Moskvich Workers Protest

Workers from Moscow's Moskvich plant protested at the White House on Monday, demanding the federal government hand over its 60 percent stake in the carmaker to the city.

Galina Nesterova, chairwoman of the Moscow Automobile and Agricultural Machine-Building Union, told journalists that the protests were the only means of achieving the share transfer, promised by the Cabinet under former President Boris Yeltsin.

"We have nothing left to do but fight for those decisions to be fulfilled," Nesterova was quoted by Interfax as saying. "The government is not solving our problems."

Moskvich technically employs 6,000 workers, but they have not worked since the plant's production lines shut down in March and have not been paid since December, she said.

The union hoped to bring 3,000 workers to the protest, which should continue over the next few days, Nesterova said.

A guard at the White House estimated that 1,500 workers took part Monday. The protest lasted two hours and dispersed around noon, he said, adding that the protesters have a permit to protest for another three days.

Officials at the city government's press service and the Property Ministry's industrial property department were unavailable for comment Monday.

Yeltsin issued a resolution in 1996 to transfer the federal government's shares in Moskvich to the city government, but the resolution was never implemented.

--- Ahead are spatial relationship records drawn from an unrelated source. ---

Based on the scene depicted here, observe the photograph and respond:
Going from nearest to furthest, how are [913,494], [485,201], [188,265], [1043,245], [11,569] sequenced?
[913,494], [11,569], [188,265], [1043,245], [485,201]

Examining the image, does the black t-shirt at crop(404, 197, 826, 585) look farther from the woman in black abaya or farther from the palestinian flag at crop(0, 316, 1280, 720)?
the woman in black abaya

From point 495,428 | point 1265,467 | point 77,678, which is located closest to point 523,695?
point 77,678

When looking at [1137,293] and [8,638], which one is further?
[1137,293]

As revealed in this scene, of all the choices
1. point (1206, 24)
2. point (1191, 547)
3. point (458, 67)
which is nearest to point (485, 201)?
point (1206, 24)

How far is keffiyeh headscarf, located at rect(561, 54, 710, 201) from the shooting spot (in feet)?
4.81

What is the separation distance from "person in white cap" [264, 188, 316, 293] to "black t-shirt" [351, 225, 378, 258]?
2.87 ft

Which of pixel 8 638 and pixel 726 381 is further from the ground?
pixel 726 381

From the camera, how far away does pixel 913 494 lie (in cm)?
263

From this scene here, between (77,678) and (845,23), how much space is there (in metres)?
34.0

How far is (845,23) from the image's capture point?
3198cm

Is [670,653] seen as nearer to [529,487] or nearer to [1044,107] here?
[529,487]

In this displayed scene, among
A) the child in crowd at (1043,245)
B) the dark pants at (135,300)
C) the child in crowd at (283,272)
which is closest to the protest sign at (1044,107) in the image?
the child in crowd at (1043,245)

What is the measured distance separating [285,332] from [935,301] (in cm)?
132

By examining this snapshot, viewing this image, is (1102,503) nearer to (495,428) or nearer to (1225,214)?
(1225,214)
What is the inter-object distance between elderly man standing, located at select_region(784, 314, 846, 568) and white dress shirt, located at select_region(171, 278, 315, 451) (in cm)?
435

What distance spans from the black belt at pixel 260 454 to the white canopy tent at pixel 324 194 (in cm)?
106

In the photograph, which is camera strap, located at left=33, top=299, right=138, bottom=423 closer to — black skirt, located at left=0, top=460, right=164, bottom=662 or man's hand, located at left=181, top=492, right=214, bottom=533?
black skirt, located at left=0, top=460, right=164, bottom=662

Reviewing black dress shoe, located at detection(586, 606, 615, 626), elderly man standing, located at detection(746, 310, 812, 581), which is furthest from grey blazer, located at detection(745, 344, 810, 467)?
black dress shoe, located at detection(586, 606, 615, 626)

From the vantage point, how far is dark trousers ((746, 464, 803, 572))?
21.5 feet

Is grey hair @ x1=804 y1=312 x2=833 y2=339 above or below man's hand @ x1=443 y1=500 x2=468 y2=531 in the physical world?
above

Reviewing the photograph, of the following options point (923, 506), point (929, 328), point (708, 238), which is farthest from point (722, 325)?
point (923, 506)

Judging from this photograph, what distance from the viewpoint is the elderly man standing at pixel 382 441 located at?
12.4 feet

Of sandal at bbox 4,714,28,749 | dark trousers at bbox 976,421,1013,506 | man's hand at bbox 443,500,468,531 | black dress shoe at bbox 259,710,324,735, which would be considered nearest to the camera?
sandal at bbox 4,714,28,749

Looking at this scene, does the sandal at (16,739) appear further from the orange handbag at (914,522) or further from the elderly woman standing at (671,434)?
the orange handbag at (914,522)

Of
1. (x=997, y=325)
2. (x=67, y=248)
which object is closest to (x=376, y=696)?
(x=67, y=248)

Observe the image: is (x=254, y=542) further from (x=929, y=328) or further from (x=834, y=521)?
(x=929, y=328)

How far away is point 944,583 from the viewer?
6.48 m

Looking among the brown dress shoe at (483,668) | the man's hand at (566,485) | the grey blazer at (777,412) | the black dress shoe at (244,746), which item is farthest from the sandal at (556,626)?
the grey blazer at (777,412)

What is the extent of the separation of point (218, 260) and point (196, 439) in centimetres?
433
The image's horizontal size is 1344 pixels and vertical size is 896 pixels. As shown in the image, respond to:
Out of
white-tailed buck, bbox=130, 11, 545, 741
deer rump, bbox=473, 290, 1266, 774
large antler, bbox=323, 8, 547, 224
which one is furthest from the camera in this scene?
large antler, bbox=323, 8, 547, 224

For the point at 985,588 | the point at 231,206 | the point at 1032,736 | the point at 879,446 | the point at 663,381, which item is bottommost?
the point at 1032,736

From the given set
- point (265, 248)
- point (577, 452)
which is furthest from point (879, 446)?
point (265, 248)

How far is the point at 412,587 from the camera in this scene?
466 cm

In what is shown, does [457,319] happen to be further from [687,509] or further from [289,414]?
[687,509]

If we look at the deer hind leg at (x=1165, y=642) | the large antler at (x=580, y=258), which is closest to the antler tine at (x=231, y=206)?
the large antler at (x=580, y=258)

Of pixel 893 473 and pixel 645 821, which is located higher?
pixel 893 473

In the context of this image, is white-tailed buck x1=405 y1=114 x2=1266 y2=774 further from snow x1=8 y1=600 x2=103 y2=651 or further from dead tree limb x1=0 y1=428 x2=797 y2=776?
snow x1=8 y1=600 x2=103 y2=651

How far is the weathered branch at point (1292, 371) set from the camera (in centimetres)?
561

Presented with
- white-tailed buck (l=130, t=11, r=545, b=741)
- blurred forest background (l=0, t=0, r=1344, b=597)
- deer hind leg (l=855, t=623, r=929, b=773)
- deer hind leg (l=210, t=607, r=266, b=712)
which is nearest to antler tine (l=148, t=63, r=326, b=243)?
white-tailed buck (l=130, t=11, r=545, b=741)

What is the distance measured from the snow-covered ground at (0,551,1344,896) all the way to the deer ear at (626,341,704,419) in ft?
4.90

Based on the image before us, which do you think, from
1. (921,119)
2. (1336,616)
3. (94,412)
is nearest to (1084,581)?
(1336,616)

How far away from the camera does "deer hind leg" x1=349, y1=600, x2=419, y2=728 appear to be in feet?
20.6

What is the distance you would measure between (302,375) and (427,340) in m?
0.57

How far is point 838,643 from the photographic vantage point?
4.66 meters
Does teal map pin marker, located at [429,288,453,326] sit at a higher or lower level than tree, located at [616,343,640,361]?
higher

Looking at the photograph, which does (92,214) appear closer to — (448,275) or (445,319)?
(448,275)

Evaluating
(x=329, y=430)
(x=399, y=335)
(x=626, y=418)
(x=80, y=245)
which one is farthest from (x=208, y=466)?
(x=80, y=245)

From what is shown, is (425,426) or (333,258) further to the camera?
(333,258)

Moscow Mayor Yury Luzhkov has vocalized the city's desire to acquire the federal government's stake in Moskvich. In October, Deputy Mayor Valery Shantsev threatened "social unrest" if the shares were not handed over.

Moskvich, once one of the country's leading carmakers, has fallen on hard times. Mosenergo cut off the firm's electricity and heat in March, after which the plant shut down.

The local utility says the carmaker has failed to make payments on more than $14 million in debt.

Moskvich has total debts approaching $1 billion.